Extracted records
+===+

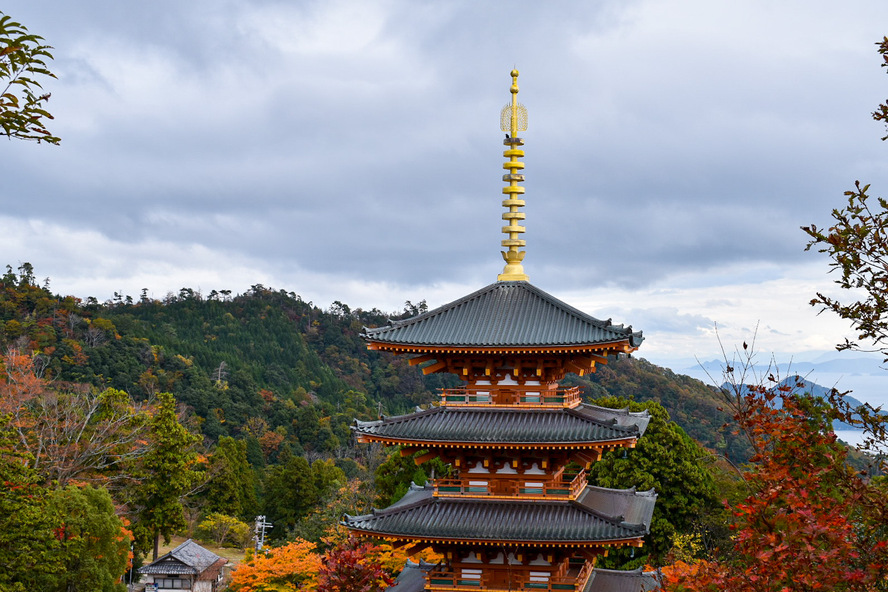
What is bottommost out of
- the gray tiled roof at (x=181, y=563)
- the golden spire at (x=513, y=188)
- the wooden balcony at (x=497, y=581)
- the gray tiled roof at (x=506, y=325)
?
the gray tiled roof at (x=181, y=563)

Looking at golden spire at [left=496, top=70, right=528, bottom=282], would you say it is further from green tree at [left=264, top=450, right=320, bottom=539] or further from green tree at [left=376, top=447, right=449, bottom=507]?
green tree at [left=264, top=450, right=320, bottom=539]

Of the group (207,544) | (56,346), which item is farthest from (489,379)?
(56,346)

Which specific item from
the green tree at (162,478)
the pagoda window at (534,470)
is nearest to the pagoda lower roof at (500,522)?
the pagoda window at (534,470)

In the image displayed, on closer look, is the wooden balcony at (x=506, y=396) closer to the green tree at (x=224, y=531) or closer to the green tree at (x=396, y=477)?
the green tree at (x=396, y=477)

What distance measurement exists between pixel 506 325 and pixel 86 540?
19284 mm

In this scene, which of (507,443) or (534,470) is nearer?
(507,443)

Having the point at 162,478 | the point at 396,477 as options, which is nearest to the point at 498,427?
the point at 396,477

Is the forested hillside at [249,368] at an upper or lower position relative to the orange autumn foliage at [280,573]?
upper

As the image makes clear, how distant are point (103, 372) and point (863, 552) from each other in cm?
7819

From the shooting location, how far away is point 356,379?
10750 cm

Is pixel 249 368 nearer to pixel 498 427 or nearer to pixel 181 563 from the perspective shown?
pixel 181 563

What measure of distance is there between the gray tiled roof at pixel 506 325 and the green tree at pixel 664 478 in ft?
66.7

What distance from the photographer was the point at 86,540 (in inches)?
1204

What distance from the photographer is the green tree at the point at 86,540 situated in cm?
2981
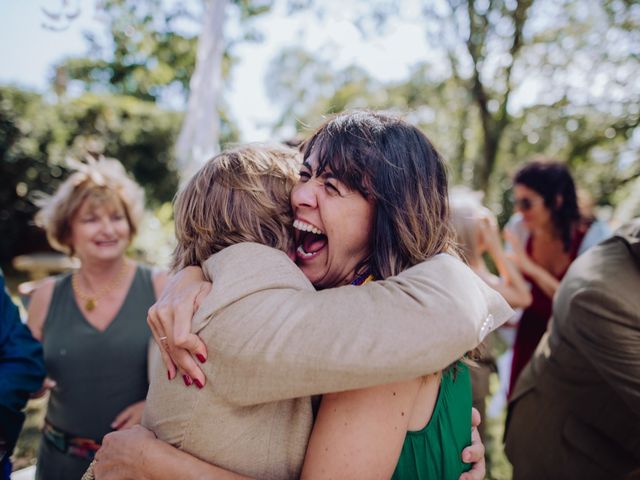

+===+

Problem
Could you write out all of the records again with every "golden spire" changed to "gilded spire" and nothing else altered, leaving out the pictures?

Complete response
What is bottommost out of
- the gray tiled roof at (x=181, y=563)
- the gilded spire at (x=513, y=188)
- the wooden balcony at (x=497, y=581)
- the gray tiled roof at (x=506, y=325)
?
the gray tiled roof at (x=181, y=563)

Looking at gilded spire at [left=496, top=70, right=528, bottom=282], would you say it is further from green tree at [left=264, top=450, right=320, bottom=539] or further from green tree at [left=376, top=447, right=449, bottom=507]?
green tree at [left=264, top=450, right=320, bottom=539]

Of the group (207,544) | (56,346), which item is farthest from (489,379)?
(56,346)

Which specific item from
the green tree at (162,478)
the pagoda window at (534,470)
is nearest to the pagoda lower roof at (500,522)?
the pagoda window at (534,470)

In the image displayed, on closer look, is the wooden balcony at (x=506, y=396) closer to the green tree at (x=224, y=531) or closer to the green tree at (x=396, y=477)?
the green tree at (x=396, y=477)

What distance measurement exists between pixel 506 325 and pixel 86 540?
19284 mm

In this scene, which of (507,443) or (534,470) is nearer?
(507,443)

Having the point at 162,478 | the point at 396,477 as options, which is nearest to the point at 498,427?
the point at 396,477

Is the forested hillside at [249,368] at an upper or lower position relative to the orange autumn foliage at [280,573]?
upper

As the image makes clear, how distant are point (103, 372) and point (863, 552) from each other in cm?
7819

From the shooting location, how far away is point 356,379?
10750 cm

Is pixel 249 368 nearer to pixel 498 427 or nearer to pixel 181 563 from the perspective shown?
pixel 181 563

What measure of distance is there between the gray tiled roof at pixel 506 325 and the green tree at pixel 664 478 in ft?
66.7

What distance from the photographer was the point at 86,540 (in inches)?
1204

What distance from the photographer is the green tree at the point at 86,540 situated in cm?
2981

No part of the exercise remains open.